**Document section:**
Hi Arvid,
thanks for reply,

thread dump + logs research didn’t help. We suggested that problem was in async 
call to remote key-value storage because we (1) found that async client timeout 
was set to 0 (effectively no timeout, idle infinitely), (2) async client 
threads we sleeping, (3) AsyncWaitOperator.Emitter thread was blocked peeking 
new async result while AsyncWaitOperator.processWatermak was blocked to put new 
item in a queue. We changed timeout to non zero value and since then (for a 
week or so) job doesn’t hang. So, I guess the problem was in async client 
timeout (not in kafka or flink).

Hope this helps someone!

> 9 июня 2021 г., в 14:10, Arvid Heise <ar...@apache.org> написал(а):
> 
> Hi Ilya,
> 
> These messages could pop up when a Kafka broker is down but should eventually 
> disappear. So I'm a bit lost. 
> 
> If there was a bug, it's also most likely fixed in the meantime. So if you 
> want to be on the safe side, I'd try to upgrade to more recent versions 
> (Flink + Kafka consumer).
> 
> Best,
> 
> Arvid
> 
> On Wed, Jun 2, 2021 at 7:01 PM Ilya Karpov <idkf...@gmail.com 
> <mailto:idkf...@gmail.com>> wrote:
> Hi there,
> 
> today I've observed strange behaviour of a flink streaming application (flink 
> 1.6.1, per-job cluster deployment, yarn):
> 3 task managers (2 slots each) are running but only 1 slot is actually 
> consuming messages from kafka (v0.11.0.2), others were idling 
> (currentOutputWatermark was stuck, and 0 numRecordsOutPerSecond metrics).

Visual spatial reasoning rows:
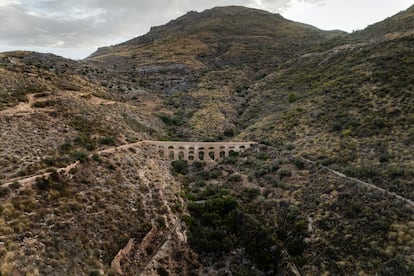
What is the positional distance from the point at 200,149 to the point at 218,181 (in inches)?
287

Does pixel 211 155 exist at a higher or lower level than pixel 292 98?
lower

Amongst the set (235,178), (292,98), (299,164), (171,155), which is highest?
(292,98)

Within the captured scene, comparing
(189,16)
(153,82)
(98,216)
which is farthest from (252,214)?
(189,16)

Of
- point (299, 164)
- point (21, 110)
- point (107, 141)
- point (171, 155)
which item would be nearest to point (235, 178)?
point (299, 164)

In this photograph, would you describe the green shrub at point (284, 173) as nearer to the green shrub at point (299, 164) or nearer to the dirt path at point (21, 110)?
the green shrub at point (299, 164)

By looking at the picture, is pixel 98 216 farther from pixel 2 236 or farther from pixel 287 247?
pixel 287 247

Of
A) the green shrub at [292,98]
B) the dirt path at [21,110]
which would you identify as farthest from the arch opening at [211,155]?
the dirt path at [21,110]

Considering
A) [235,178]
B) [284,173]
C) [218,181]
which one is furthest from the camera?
[218,181]

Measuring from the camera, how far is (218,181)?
129ft

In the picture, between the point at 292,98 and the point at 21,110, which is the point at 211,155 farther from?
the point at 21,110

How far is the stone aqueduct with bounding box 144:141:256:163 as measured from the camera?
4331 cm

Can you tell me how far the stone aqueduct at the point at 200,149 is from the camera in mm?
43312

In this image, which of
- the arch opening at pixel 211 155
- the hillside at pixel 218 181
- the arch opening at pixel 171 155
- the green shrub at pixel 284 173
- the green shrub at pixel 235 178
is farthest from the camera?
the arch opening at pixel 211 155

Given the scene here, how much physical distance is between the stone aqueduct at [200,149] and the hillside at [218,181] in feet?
4.80
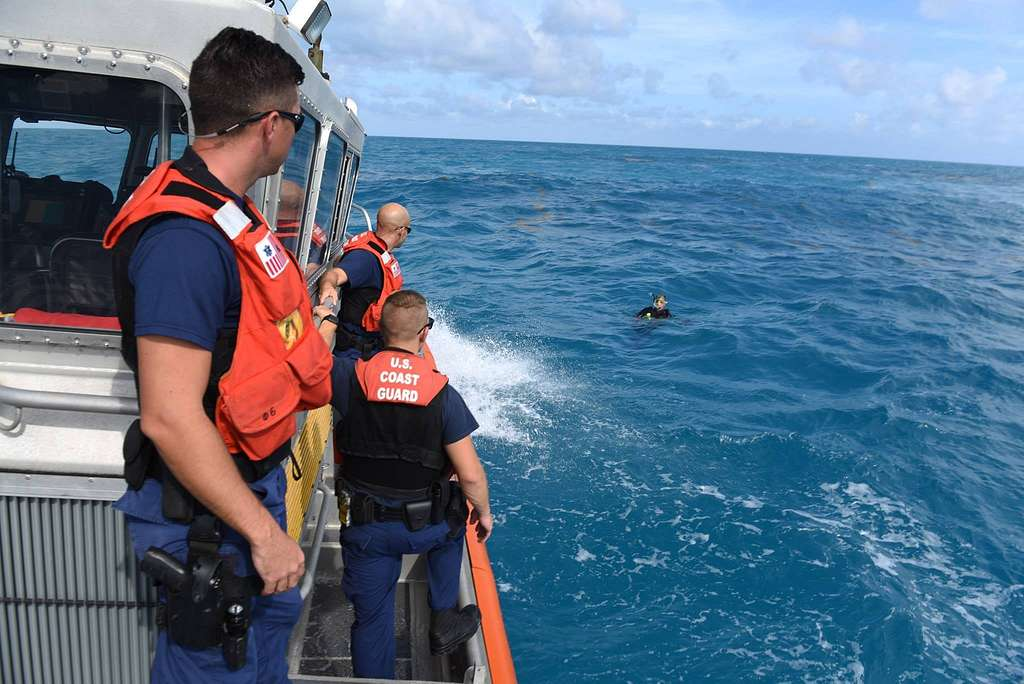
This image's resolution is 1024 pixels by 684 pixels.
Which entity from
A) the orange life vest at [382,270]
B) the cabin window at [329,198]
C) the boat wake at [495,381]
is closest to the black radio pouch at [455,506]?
the cabin window at [329,198]

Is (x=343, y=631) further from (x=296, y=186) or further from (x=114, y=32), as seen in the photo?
(x=114, y=32)

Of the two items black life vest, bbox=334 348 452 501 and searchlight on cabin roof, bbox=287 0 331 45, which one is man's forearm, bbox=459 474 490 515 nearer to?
black life vest, bbox=334 348 452 501

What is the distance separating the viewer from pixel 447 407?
9.74 feet

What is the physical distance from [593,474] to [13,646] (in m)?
5.84

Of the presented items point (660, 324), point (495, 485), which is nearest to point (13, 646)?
point (495, 485)

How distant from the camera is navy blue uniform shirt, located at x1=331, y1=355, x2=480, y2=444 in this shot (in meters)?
2.97

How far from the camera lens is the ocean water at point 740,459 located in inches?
219

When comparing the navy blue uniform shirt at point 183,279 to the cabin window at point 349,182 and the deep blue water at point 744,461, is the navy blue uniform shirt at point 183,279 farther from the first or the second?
the cabin window at point 349,182

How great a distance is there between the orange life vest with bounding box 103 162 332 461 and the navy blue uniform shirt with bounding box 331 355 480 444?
1.01 meters

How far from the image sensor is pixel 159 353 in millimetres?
1550

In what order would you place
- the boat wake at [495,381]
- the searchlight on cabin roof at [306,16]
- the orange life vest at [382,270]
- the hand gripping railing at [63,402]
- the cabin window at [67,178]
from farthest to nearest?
1. the boat wake at [495,381]
2. the orange life vest at [382,270]
3. the searchlight on cabin roof at [306,16]
4. the cabin window at [67,178]
5. the hand gripping railing at [63,402]

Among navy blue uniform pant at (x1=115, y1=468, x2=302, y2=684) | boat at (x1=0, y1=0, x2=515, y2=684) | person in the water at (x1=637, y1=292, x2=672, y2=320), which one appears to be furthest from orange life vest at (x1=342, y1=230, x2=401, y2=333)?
person in the water at (x1=637, y1=292, x2=672, y2=320)

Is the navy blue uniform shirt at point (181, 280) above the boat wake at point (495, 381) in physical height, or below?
above

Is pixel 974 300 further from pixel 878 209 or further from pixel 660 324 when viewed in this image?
pixel 878 209
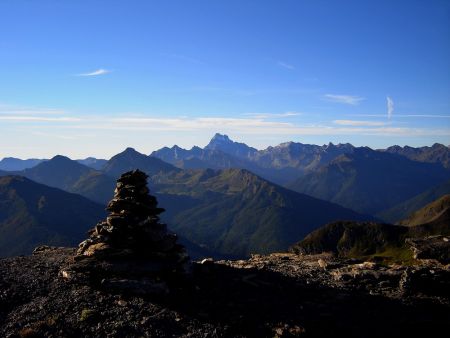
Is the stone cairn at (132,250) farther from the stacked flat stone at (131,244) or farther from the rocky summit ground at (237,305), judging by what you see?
the rocky summit ground at (237,305)

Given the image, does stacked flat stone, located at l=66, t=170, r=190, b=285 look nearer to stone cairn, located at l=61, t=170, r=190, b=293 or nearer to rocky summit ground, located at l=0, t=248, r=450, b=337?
stone cairn, located at l=61, t=170, r=190, b=293

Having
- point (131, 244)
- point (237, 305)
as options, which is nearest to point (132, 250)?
point (131, 244)

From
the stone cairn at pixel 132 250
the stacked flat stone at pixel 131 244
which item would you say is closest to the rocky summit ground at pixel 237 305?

**To-do list:**
1 > Rewrite the passage of the Flink mailing-list thread starting with "thread dump +" and going on through "this helps someone!", putting "asynchronous client" wherever "async client" appears.
2 > Carry on the Flink mailing-list thread from the point at which it stops.

**Expected responses:**
1 >
thread dump + logs research didn’t help. We suggested that problem was in async 
call to remote key-value storage because we (1) found that asynchronous client timeout 
was set to 0 (effectively no timeout, idle infinitely), (2) asynchronous client 
threads we sleeping, (3) AsyncWaitOperator.Emitter thread was blocked peeking 
new async result while AsyncWaitOperator.processWatermak was blocked to put new 
item in a queue. We changed timeout to non zero value and since then (for a 
week or so) job doesn’t hang. So, I guess the problem was in asynchronous client 
timeout (not in kafka or flink).

Hope this helps someone!

2 >
> 
> So I started to investigate: 
> - `kafka-run-class.sh kafka.tools.GetOffsetShell` showed that offsets for all 
> 6 topic partitions are constantly increasing.
> - `kafka-consumer-groups.sh` listed only single (the 4th) partition. That 
> makes me thinks that by somehow 5 kafka consumers lost connection to brokers.
> - A LOT of messages "Committing offsets to Kafka takes longer than the 
> checkpoint interval. Skipping commit of previous offsets because newer 
> complete checkpoint offsets are available. This does not compromise Flink's 
> checkpoint integrity." in each task manager instance.
> - 5/6 slot didn’t advanced currentOutputWatermark for about 3 days.
> - no application errors/uncaught exceptions etc.
> - no reconnections to kafka.
> - some network issues connected with hdfs (Slow waitForAckedSeqno).
> - all kafka networking setting are default (e.g. timeouts).
> 
> After job restart all task managers started to consume messages (6 slots in 
> total, and `kafka-consumer-groups.sh` listed that all 6 partitions are 
> consumed).
> 
> May be someone had already experienced something similar?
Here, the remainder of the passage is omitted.